◆ **Work request**: The result should be all the records, exact and complete, without a single picture.

◆ **Input for this task**:
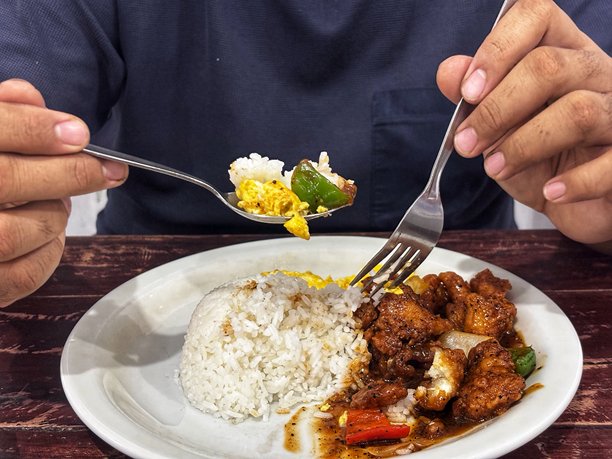 这张图片展示了一个人在吃东西。他的双手各持一把勺子和一把叉子。盘子里有白米饭，一道用深棕色酱汁覆盖的鸡肉或鱼肉块，以及绿色和红色的甜椒片。图片下载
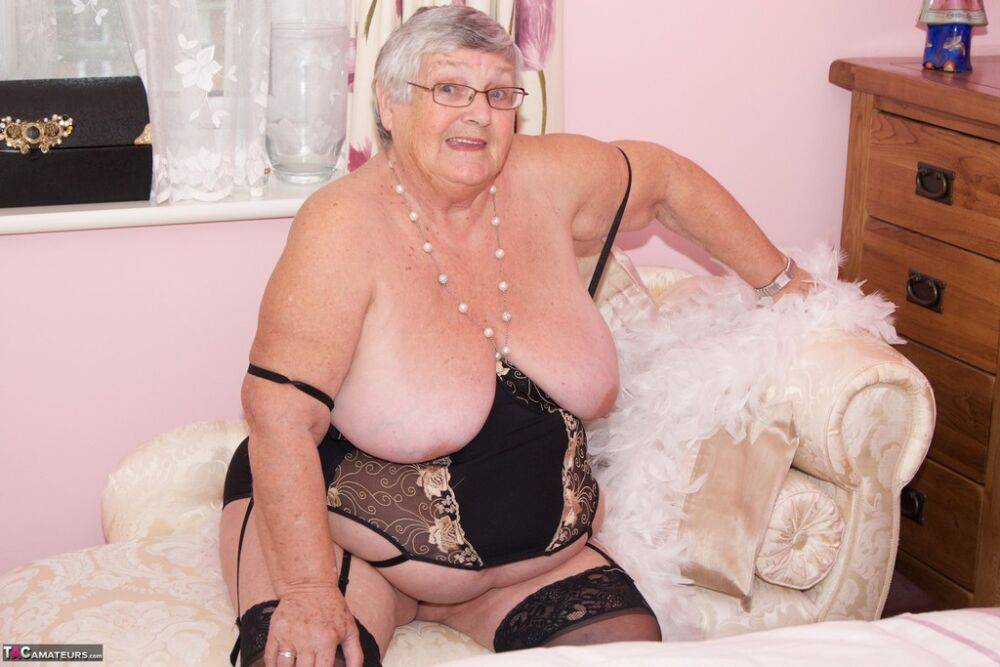 Short haired senior citizen works her tits and pussy free of lingerie - #11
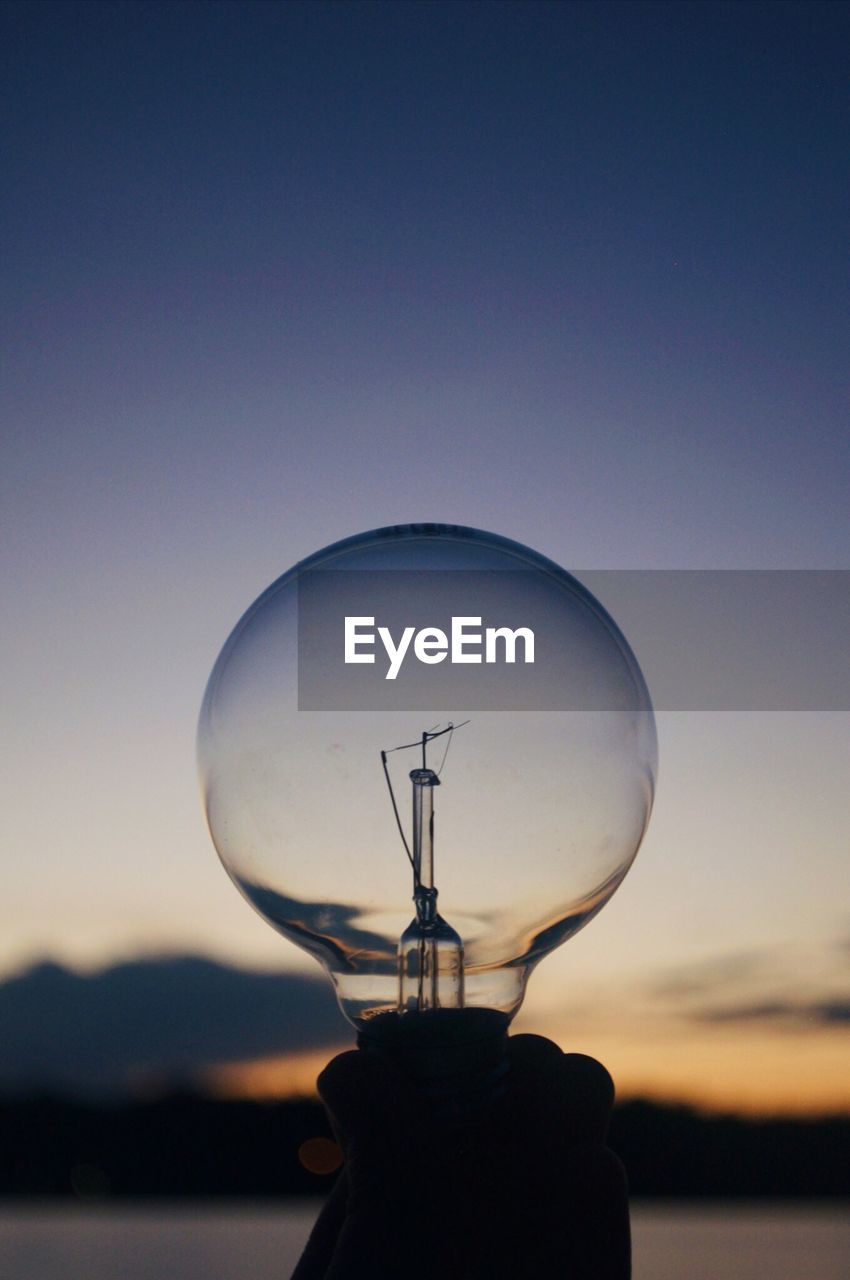 Close-up of illuminated light bulb against sky during sunset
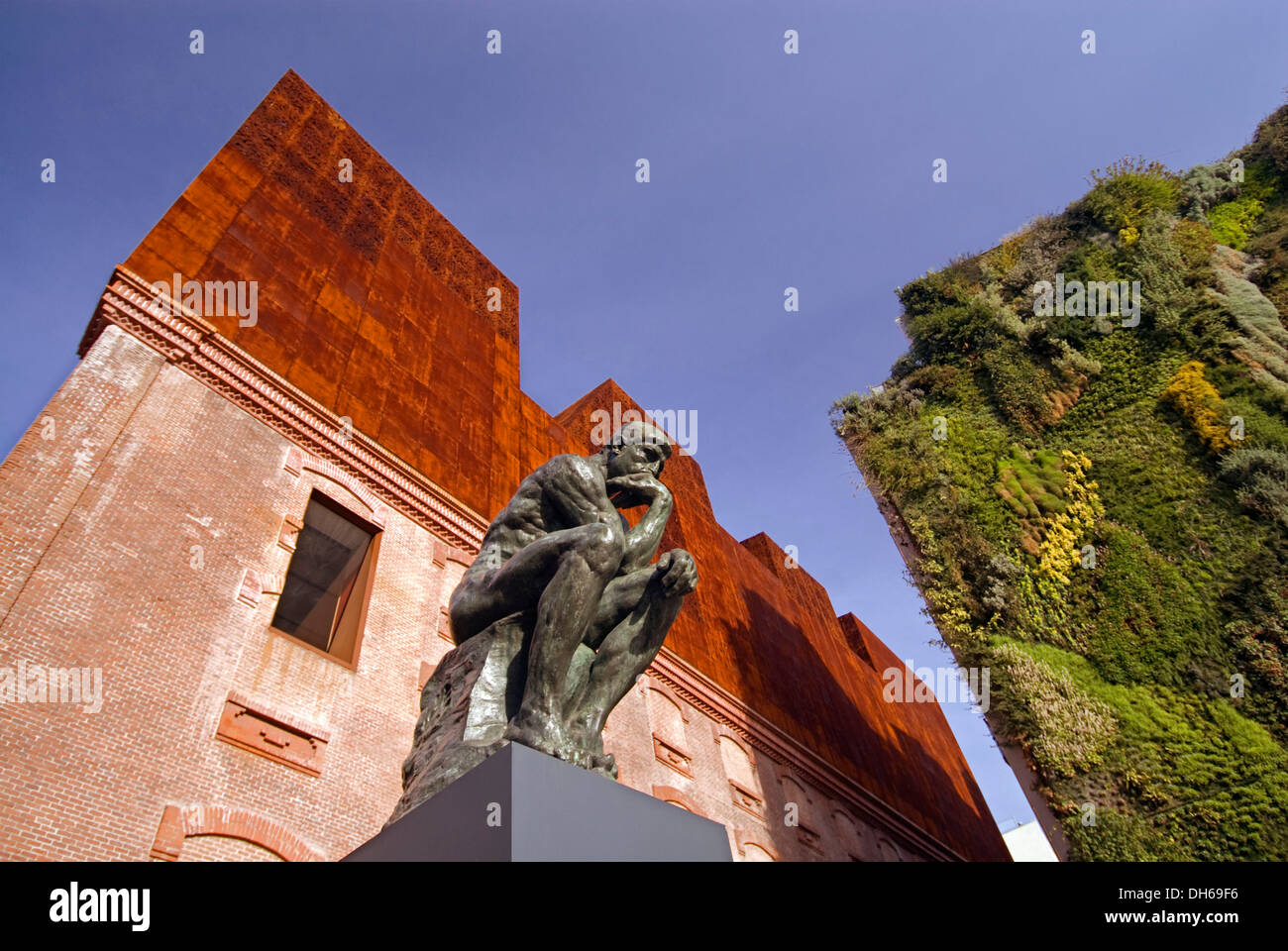 Rodin's sculpture 'The Thinker' in front of the Caixa Forum Museum Art Center, Madrid, Spain, Europe Stock Photo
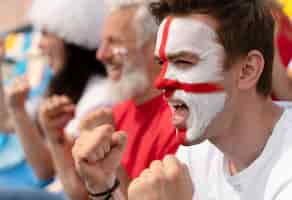 Photo gratuite personnes regardant ensemble un match de football par une journée ensoleillée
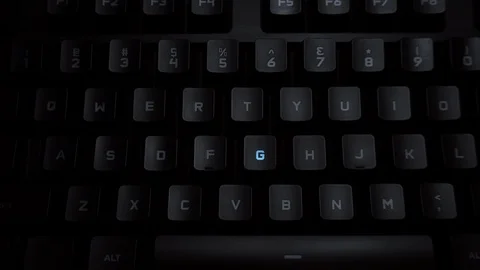 The word gender is typed on a luminous computer keyboard. Black backlit keyboard Stock Footage 118276719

◆ **Your solution**:
 这张图片展示了一个人在吃东西。他的双手各持一把勺子和一把叉子。盘子里有白米饭，一道用深棕色酱汁覆盖的鸡肉或鱼肉块，以及绿色和红色的甜椒片。图片下载
 Short haired senior citizen works her tits and pussy free of lingerie - #11
 Close-up of illuminated light bulb against sky during sunset
 Rodin's sculpture 'The Thinker' in front of the Caixa Forum Museum Art Center, Madrid, Spain, Europe Stock Photo
 Photo gratuite personnes regardant ensemble un match de football par une journée ensoleillée
 The word gender is typed on a luminous computer keyboard. Black backlit keyboard Stock Footage 118276719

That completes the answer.